> _TAREFA 1_: Redigite, do texto sobre camaradagem e coletivos, o trecho que se inicia nas palavras "A pluralidade dos" e se encerra em "universal ao particular.".
> _TAREFA 2_:
Responda com base no texto sobre camaradagem e coletivos:
(a) Em que cidade a Casa Aberta quis construir e inaugurar um espaço?
(b) Que discurso agencia o imperativo do gozo do Um nos tempos atuais?
(c) Que orientação política se arrisca apontar como a luta comum dos coletivos?
> _TAREFA 3_: Prossiga o texto sobre camaradagem e coletivos a partir do ponto em que ele termina.

> _TEXTO FORNECIDO_:
————————

Pois bem, apresentada, de modo sucinto, a noção de camaradagem proposta por Jodi Dean (2021), retomo a hipótese que apresentei ao início do texto: O laço que se estabelece entre os coletivos aqui presentes referencia-se a lógica de camaradagem? Se sim, qual seria o lado da luta política que demarca nosso encontro enquanto camaradas?
A pluralidade dos coletivos aqui presentes, suas diferentes formas de atuação e organização, a diversidades da composição de seus membros, as quais abrangem pessoas de diferentes classes, raças, idades, sexos, orientações sexuais, evidencia uma lógica heterogênea, porém, não demarca, isoladamente, a noção de não-todo, afinal, conforme exposto acima, o não-todo estabelece-se a partir de uma referência, demarcando assim a passagem de um universal ao particular.
No caso da Casa Aberta, o não-todo, tomado como orientação de trabalho na construção do coletivo, demarca-se como literalidade no nome do projeto e no desejo de construirmos e inaugurarmos um espaço na cidade de Belo Horizonte que impulsionasse a prática e transmissão psicanalíticas e onde “não se falasse só de psicanálise”. “Não falar só” me parece uma tentativa de fazer laço, uma forma de resistência ao imperativo do gozo do Um que impera nos tempos atuais e é agenciado pelo discurso neoliberal. “Não falar só de psicanálise”, por sua vez, é a expressão literal da lógica que rege o gozo feminino: há um conjunto a partir do qual organizamos e orientamos nosso trabalho (o campo da psicanálise), porém, reconhecemos a existência e inscrição de outros campos de saber (ou de outros modos de gozo) que deste conjunto se diferenciam, mas que com ele dialogam. Desmantela-se assim um campo de saber tomado enquanto verdade universal.
Feito este adendo sobre a organização do coletivo Casa Aberta, retomo minha pergunta: a partir de qual luta política comum os coletivos aqui presentes referenciam-se enquanto camaradas? Qual é a luta a partir da qual nos encontramos e assim nos posicionamos de um mesmo lado, conforme propõe Jodi Dean (2021)?
Arrisco dizer tratar-se de uma orientação política verso o inconsciente. Tal orientação reconhece o atravessamento da dimensão do inconsciente na organização das estruturas políticas e sociais, e de seus efeitos sob os sujeitos que as compõem. Toma-se assim a dimensão inconsciente enquanto causa e efeito da organização política.

————————

> _DADOS DE ENTRADA_:
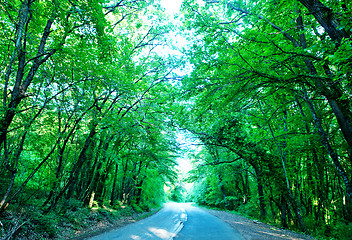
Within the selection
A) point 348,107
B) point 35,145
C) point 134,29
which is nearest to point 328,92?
point 348,107

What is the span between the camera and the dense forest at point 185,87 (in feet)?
14.6

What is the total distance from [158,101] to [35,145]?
5635 mm

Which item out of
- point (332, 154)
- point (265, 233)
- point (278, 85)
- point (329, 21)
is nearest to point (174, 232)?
point (265, 233)

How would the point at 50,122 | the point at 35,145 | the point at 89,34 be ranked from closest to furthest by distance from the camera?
1. the point at 89,34
2. the point at 35,145
3. the point at 50,122

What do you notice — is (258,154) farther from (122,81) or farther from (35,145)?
(35,145)

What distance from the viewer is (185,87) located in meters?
5.72

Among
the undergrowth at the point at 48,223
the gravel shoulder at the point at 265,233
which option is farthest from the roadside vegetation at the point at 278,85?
the undergrowth at the point at 48,223

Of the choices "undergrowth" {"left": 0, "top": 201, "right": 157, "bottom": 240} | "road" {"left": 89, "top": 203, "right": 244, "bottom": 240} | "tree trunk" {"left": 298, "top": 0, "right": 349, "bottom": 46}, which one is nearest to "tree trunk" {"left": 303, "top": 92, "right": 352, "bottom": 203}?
"tree trunk" {"left": 298, "top": 0, "right": 349, "bottom": 46}

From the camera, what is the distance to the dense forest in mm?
4449

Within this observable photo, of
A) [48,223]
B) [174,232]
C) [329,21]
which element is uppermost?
[329,21]

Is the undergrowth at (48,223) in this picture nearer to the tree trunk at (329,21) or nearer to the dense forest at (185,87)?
the dense forest at (185,87)

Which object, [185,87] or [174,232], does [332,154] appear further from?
[174,232]

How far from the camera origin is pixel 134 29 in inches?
472

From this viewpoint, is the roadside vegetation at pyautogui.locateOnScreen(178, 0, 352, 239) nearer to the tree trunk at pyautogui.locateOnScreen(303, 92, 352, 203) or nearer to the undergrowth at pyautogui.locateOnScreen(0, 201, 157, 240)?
the tree trunk at pyautogui.locateOnScreen(303, 92, 352, 203)
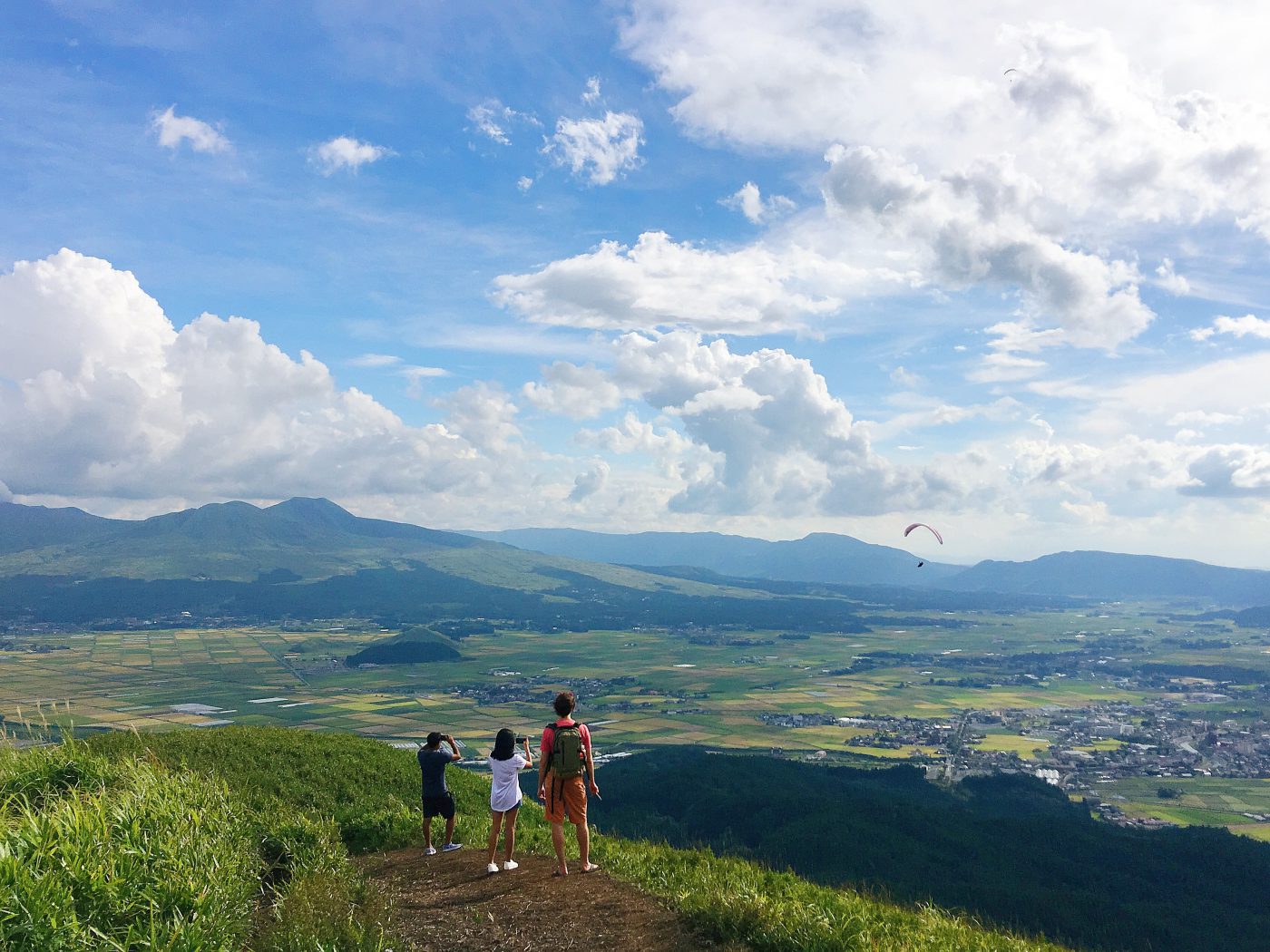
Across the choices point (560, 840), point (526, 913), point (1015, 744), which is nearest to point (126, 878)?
point (526, 913)

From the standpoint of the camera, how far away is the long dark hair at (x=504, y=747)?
14813 mm

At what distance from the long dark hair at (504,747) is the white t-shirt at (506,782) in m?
0.07

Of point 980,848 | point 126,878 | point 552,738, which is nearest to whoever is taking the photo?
point 126,878

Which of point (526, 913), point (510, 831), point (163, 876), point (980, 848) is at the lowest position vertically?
point (980, 848)

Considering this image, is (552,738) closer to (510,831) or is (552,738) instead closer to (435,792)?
(510,831)

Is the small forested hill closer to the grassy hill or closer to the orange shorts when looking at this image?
the grassy hill

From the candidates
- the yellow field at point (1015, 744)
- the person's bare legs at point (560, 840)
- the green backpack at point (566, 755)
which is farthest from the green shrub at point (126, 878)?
the yellow field at point (1015, 744)

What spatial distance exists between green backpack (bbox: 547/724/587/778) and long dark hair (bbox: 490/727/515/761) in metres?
1.25

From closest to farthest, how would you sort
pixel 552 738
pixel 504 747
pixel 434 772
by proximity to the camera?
pixel 552 738
pixel 504 747
pixel 434 772

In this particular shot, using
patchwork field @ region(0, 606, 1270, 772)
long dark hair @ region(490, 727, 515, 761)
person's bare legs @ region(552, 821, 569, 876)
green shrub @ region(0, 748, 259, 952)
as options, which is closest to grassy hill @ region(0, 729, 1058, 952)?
green shrub @ region(0, 748, 259, 952)

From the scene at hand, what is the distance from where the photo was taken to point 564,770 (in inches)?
546

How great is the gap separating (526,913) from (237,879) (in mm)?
4727

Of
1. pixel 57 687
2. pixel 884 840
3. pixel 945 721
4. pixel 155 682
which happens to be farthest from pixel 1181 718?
pixel 57 687

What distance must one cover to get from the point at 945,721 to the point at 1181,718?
51823 mm
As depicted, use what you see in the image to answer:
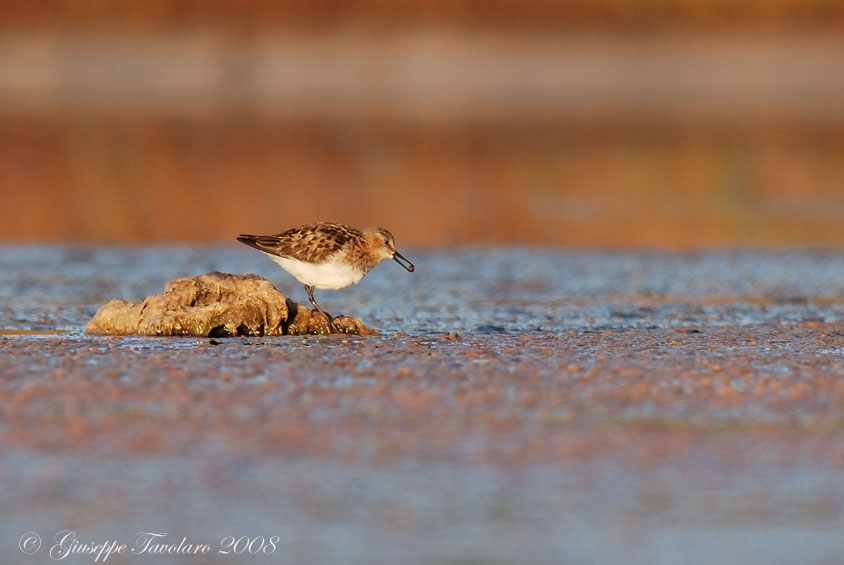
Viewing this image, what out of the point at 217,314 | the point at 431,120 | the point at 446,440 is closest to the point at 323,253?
the point at 217,314

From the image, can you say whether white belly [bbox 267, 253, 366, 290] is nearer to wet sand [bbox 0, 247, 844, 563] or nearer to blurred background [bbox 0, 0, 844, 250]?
wet sand [bbox 0, 247, 844, 563]

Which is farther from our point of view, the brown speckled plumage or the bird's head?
the bird's head

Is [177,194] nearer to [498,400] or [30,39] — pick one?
[498,400]

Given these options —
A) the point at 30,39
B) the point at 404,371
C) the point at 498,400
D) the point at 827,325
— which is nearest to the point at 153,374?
the point at 404,371

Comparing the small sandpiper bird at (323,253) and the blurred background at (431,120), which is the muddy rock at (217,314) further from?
the blurred background at (431,120)

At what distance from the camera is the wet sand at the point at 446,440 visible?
4.94 m

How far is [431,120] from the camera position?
37875mm

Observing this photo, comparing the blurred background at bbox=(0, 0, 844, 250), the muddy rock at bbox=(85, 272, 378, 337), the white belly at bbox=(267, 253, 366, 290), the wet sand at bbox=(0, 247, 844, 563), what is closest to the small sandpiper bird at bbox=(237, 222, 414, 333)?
the white belly at bbox=(267, 253, 366, 290)

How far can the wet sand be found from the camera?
494 centimetres

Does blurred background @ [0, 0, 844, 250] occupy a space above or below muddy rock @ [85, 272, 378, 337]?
above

————————

> _RESPOSTA 1_:
A pluralidade dos coletivos aqui presentes, suas diferentes formas de atuação e organização, a diversidades da composição de seus membros, as quais abrangem pessoas de diferentes classes, raças, idades, sexos, orientações sexuais, evidencia uma lógica heterogênea, porém, não demarca, isoladamente, a noção de não-todo, afinal, conforme exposto acima, o não-todo estabelece-se a partir de uma referência, demarcando assim a passagem de um universal ao particular.

> _RESPOSTA 2_:
(a) Belo Horizonte.
(b) O discurso neoliberal.
(c) Uma orientação política verso o inconsciente.

> _RESPOSTA 3_:
Me parece que, considerando tal prerrogativa, reconhecendo a dimensão do inconsciente nas bases de organização, segregação e inclusão social, cada coletivo aqui hoje presente se mobilizou. A Casa Aberta organiza sua atuação enquanto marco na cidade, um lugar de encontro, transmissão, prática e invenções psicanalíticas. O Freud das Quebradas organiza-se enquanto frente de trabalho ativa na democratização do acesso ao tratamento psicanalítico. A Traço, por sua vez, também organiza-se enquanto frente de trabalho ativa na democratização da transmissão psicanalítica e do acesso ao tratamento analítico, e nos últimos meses inaugurou sua sede, demarcando uma existência no tecido urbano.
Cada coletivo, à sua maneira, de modo singular, cria suas frentes de atuação e sustenta suas propostas. Nos encontramos no meio do caminho, do mesmo lado de uma luta política, apostando na importância de mantermos viva e pulsante na cidade a orientação psicanalítica. Escutar a dimensão do inconsciente na organização social é, como nos relembra Jaqueline de Oliveira Moreira (2019), um ato político subversivo, capaz de introduzir a formulação do desejo em uma estrutura política orientada pela massificação civilizatória.
Referências bibliográficas:
Dean, J. (2021). Camarada: um ensaio sobre pertencimento político. São Paulo: Boitempo.
Lacan. J. (1970-1971). O seminário, livro 18: de um discurso que não seria do semblante. Rio de Janeiro: Jorge Zahar.
Marcos, C. (2014). O não-todo de Lacan e a lógica do caso clínico. In:Revista aSEPHallus de Orientação Lacaniana, 9 (18). Rio de Janeiro.
Moreira J. O. (2019). O inconsciente e a política: entre a estrangeiridade e a extimidade. Analytica, v.8, nº 14. São João del Rei.
Na formação de (Um) coletivo, a pulsação
João Campos, membro da Traço- Clínica e transmissão em Psicanálise
É possível dizer do que acontece em uma análise de diversas maneiras, e, uma delas, que me parece bastante interessante, é sobre conversar com o Outro que nos precede. Conversar com a língua materna que nos nomeou, e através dessa língua aparentemente familiar ir estranhando-a e reconhecendo outra, mais íntima, e por isso mesmo, mais estrangeira, mas que justamente diz respeito a cada Um, apostar no impossível de encontrar uma língua própria, que não vai deixar de nos ser esquisita, mas ao menos carregará um Traço único capaz de tocar o corpo.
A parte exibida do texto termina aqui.